MerlinSchaefer/spotify_etl

Repository files navigation

Spotify ETL Project

This repo contains a Spotify ETL project.

The idea is to query the Spotify API regularly and obtain the latest information about songs a user listened to. This info is gathered to build a database of historical music choices. Additionally I plan to query other sources to obtain information about events, weather, etc. to see if we are really "singing in the rain" or dance in summer :) The end goal is a dashboard, automatic playlist generation etc. to give more insights into one's music choices over time and in relation to outside influences (if there are any). Maybe this can even be enriched with a sensible recommendation.

Additionally I want to use this project to learn and practice some best practices such as CI/CD, type hinting and checking, testing, and data validation through pydantic.

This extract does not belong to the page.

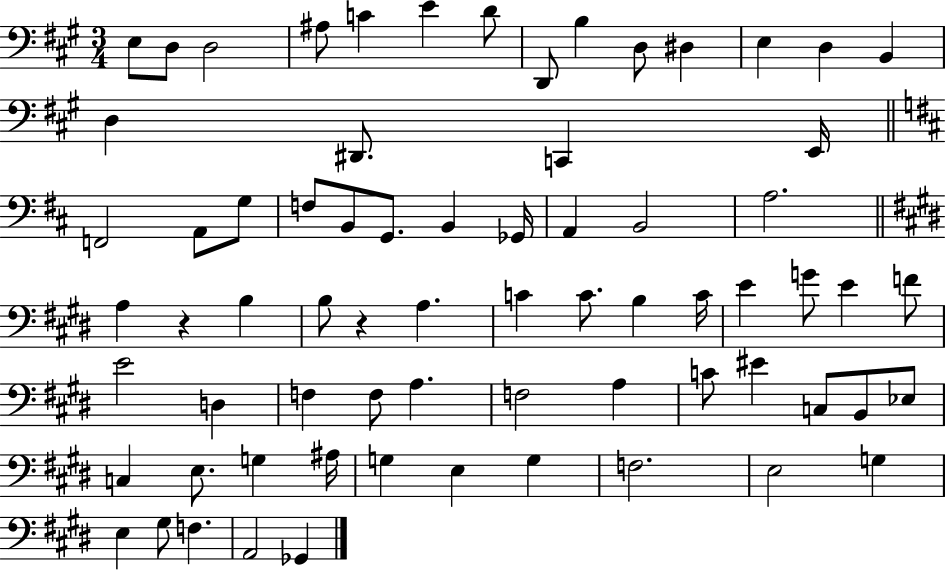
E3/e D3/e D3/h A#3/e C4/q E4/q D4/e D2/e B3/q D3/e D#3/q E3/q D3/q B2/q D3/q D#2/e. C2/q E2/s F2/h A2/e G3/e F3/e B2/e G2/e. B2/q Gb2/s A2/q B2/h A3/h. A3/q R/q B3/q B3/e R/q A3/q. C4/q C4/e. B3/q C4/s E4/q G4/e E4/q F4/e E4/h D3/q F3/q F3/e A3/q. F3/h A3/q C4/e EIS4/q C3/e B2/e Eb3/e C3/q E3/e. G3/q A#3/s G3/q E3/q G3/q F3/h. E3/h G3/q E3/q G#3/e F3/q. A2/h Gb2/q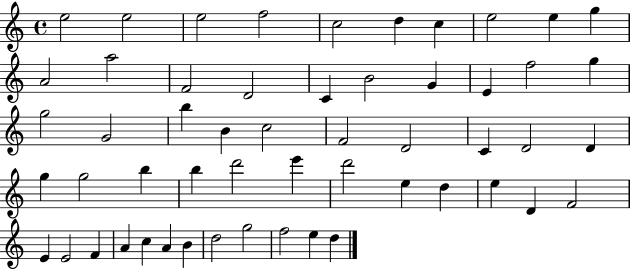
E5/h E5/h E5/h F5/h C5/h D5/q C5/q E5/h E5/q G5/q A4/h A5/h F4/h D4/h C4/q B4/h G4/q E4/q F5/h G5/q G5/h G4/h B5/q B4/q C5/h F4/h D4/h C4/q D4/h D4/q G5/q G5/h B5/q B5/q D6/h E6/q D6/h E5/q D5/q E5/q D4/q F4/h E4/q E4/h F4/q A4/q C5/q A4/q B4/q D5/h G5/h F5/h E5/q D5/q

Tech Stack (question mark means potential but still undecided):

  • Python (pandas, spotipy, mypy, pydantic, psycopg2, boto3, black)
  • PostgreSQL on RDS
  • AWS EC2 + cronjob (Airflow could technically be used, dag is functional, complications of setup on EC2 didn't warrant the effort. A simple cronjob works for the hourly data ingest.)

Spotify Authentication

Authentication is handled by spotipy and oauth2. To use spotipy.oauth2 the SPOTIPY_CLIENT_ID and SPOTIPY_CLIENT_SECRET environment variables need to be set. In order to obtain a set of credentials you need to register with the Spotify Developer Service.